TO DO » Please format the records below as a numbered list, starting at the line containing "How far from the camera does this" and ending at the line containing "How far from the camera position", with both lines included. Leave out blank lines and pictures.

RECORDS PROVIDED »
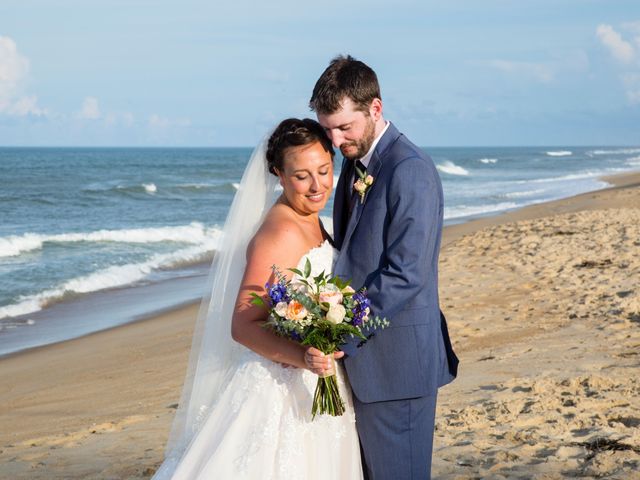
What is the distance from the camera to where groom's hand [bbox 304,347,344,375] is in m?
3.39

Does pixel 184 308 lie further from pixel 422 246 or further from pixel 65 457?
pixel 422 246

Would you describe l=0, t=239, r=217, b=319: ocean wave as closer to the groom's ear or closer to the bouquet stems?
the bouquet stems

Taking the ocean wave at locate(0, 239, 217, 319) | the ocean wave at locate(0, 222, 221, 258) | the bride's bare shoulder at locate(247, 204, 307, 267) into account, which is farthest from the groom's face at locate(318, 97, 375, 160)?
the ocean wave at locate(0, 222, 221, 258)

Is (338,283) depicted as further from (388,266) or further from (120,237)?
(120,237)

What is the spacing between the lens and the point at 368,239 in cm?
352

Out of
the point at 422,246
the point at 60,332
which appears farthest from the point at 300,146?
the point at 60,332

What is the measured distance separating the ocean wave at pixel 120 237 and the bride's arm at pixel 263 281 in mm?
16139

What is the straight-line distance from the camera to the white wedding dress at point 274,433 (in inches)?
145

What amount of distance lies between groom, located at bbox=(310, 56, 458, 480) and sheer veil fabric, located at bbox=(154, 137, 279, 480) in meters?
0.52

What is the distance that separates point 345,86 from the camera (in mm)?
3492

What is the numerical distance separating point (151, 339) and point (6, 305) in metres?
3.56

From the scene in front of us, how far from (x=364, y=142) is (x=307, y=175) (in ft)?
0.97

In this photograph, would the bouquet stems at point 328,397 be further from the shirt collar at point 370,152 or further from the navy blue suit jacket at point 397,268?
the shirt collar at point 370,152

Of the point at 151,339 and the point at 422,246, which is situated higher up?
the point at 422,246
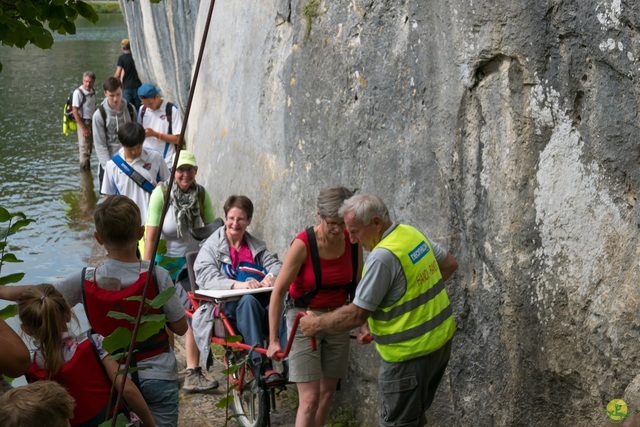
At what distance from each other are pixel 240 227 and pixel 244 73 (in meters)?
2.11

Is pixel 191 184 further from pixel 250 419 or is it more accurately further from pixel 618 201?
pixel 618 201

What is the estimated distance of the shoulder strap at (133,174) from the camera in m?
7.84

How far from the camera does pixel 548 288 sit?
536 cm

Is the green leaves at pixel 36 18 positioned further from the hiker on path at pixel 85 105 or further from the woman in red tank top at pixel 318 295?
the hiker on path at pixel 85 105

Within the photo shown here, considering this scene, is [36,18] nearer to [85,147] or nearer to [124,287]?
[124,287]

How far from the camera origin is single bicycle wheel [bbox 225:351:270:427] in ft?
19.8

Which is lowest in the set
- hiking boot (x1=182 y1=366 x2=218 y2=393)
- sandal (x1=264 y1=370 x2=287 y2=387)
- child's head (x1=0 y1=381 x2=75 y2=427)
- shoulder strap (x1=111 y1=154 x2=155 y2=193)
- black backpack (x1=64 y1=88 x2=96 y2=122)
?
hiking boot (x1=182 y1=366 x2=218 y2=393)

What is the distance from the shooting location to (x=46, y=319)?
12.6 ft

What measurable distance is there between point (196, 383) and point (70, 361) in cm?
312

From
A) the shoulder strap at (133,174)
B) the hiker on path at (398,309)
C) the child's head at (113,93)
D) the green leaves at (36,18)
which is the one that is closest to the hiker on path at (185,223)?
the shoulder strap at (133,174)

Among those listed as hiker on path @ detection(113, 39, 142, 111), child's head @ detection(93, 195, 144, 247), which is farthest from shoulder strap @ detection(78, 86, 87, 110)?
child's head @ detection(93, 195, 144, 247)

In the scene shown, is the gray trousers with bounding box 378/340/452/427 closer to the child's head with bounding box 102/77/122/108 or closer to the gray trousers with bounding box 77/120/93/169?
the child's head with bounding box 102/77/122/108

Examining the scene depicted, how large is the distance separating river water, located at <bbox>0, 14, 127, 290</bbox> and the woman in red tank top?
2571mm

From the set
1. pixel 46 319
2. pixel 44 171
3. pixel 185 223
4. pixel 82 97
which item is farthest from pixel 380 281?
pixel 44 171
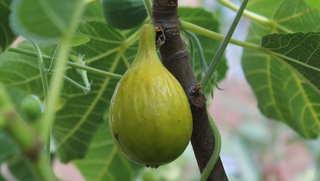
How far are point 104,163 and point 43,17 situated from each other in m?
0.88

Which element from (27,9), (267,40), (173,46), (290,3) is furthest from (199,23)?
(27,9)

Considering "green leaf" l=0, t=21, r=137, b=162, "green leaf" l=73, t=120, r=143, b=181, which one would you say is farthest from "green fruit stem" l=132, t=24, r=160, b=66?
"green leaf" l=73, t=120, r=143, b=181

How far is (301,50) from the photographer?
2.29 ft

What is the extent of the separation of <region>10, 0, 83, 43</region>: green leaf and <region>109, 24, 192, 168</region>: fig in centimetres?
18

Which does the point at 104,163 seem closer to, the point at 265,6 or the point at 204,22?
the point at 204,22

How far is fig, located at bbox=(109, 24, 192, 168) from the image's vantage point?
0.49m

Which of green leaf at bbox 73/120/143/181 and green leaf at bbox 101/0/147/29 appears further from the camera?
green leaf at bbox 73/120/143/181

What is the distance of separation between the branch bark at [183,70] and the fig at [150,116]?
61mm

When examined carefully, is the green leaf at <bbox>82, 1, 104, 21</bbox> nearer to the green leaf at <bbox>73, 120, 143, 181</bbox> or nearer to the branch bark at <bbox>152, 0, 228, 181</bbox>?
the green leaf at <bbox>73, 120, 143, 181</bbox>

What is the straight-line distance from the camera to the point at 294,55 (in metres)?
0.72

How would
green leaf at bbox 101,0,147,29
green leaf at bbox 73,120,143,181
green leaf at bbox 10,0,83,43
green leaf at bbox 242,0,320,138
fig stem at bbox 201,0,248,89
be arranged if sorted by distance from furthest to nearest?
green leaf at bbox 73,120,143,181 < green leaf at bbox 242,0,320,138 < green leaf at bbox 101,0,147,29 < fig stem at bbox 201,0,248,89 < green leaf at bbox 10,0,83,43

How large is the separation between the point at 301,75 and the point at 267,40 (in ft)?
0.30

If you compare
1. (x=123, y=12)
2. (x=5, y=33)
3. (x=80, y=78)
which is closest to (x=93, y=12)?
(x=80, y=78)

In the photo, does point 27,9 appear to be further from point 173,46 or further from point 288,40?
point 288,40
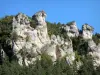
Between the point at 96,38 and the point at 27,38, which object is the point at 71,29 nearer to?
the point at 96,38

--

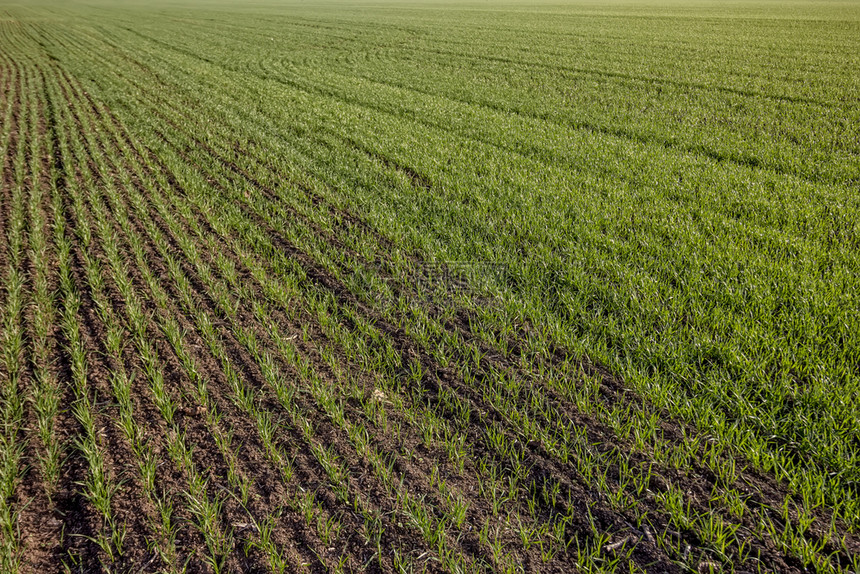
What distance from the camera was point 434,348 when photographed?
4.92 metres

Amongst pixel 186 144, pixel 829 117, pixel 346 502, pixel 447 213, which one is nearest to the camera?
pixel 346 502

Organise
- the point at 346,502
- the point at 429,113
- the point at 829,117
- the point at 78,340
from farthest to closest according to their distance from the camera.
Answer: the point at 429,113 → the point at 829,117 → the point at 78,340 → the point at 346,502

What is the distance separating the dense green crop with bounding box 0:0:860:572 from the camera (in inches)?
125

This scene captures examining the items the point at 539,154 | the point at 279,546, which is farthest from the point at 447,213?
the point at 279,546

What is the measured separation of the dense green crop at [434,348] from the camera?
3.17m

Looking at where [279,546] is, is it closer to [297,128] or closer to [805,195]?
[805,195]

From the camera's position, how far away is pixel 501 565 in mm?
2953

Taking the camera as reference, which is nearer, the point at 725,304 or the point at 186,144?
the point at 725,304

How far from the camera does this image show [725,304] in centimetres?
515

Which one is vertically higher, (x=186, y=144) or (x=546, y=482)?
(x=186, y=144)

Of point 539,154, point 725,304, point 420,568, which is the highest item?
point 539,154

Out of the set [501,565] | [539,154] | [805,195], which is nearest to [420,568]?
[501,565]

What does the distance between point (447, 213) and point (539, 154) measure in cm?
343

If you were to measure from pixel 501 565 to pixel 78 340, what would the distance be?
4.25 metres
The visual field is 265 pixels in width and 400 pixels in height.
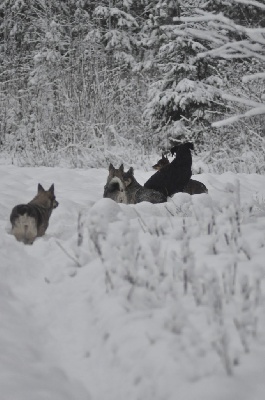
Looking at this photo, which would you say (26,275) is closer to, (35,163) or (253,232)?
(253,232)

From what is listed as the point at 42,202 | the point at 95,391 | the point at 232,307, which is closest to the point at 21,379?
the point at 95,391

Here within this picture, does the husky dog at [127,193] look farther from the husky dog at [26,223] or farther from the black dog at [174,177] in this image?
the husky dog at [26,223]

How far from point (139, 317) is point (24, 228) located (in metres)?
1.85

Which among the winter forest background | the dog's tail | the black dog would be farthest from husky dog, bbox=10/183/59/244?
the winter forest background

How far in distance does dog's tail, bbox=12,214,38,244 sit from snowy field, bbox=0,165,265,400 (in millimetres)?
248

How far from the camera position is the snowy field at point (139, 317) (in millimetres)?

--

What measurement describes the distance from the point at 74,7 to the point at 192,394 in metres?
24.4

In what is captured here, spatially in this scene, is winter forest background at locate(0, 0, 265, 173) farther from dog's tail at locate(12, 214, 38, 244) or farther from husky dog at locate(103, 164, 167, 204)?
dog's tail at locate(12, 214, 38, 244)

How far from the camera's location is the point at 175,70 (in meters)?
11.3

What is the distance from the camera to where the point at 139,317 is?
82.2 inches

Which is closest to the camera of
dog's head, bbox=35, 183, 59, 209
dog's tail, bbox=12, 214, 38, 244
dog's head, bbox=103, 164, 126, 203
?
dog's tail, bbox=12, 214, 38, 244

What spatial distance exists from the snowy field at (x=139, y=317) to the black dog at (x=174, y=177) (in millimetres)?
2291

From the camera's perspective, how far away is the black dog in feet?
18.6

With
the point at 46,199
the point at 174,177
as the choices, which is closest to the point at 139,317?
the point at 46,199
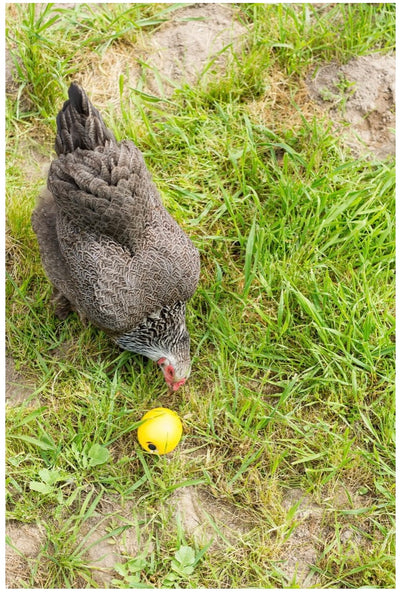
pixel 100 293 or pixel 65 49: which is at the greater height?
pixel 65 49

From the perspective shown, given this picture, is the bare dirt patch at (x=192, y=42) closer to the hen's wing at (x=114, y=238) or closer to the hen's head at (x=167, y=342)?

OUTPUT »
1. How far from the camera does this image show [725,304] in centimetres?
2. 515
3. Which one is vertically higher, (x=186, y=144) or (x=546, y=482)?
4. (x=186, y=144)
5. Of point 539,154, point 725,304, point 420,568, which is the highest item?
6. point 539,154
7. Out of the set [501,565] | [539,154] | [805,195], which is nearest to [420,568]?
8. [501,565]
9. What does the distance between point (447, 213) and point (539, 154) measure in cm?
10. 343
11. If you were to measure from pixel 501 565 to pixel 78 340, what would the distance be?
12. 4.25 metres
13. The visual field is 265 pixels in width and 400 pixels in height.
14. Looking at this photo, which would you say (26,275) is closer to, (35,163) or (253,232)?
15. (253,232)
16. From what is listed as the point at 42,202 | the point at 95,391 | the point at 232,307, which is closest to the point at 21,379?
17. the point at 95,391
18. Here within this picture, does the husky dog at [127,193] look farther from the husky dog at [26,223] or farther from the black dog at [174,177] in this image?
19. the husky dog at [26,223]
20. How far from point (139, 317) is point (24, 228) located (in metres)?
21. 1.85
22. Which among the winter forest background | the dog's tail | the black dog would be farthest from husky dog, bbox=10/183/59/244?
23. the winter forest background
24. How far in distance does dog's tail, bbox=12,214,38,244 sit from snowy field, bbox=0,165,265,400 (in millimetres)?
25. 248
26. How far from the camera position is the snowy field at point (139, 317) (in millimetres)?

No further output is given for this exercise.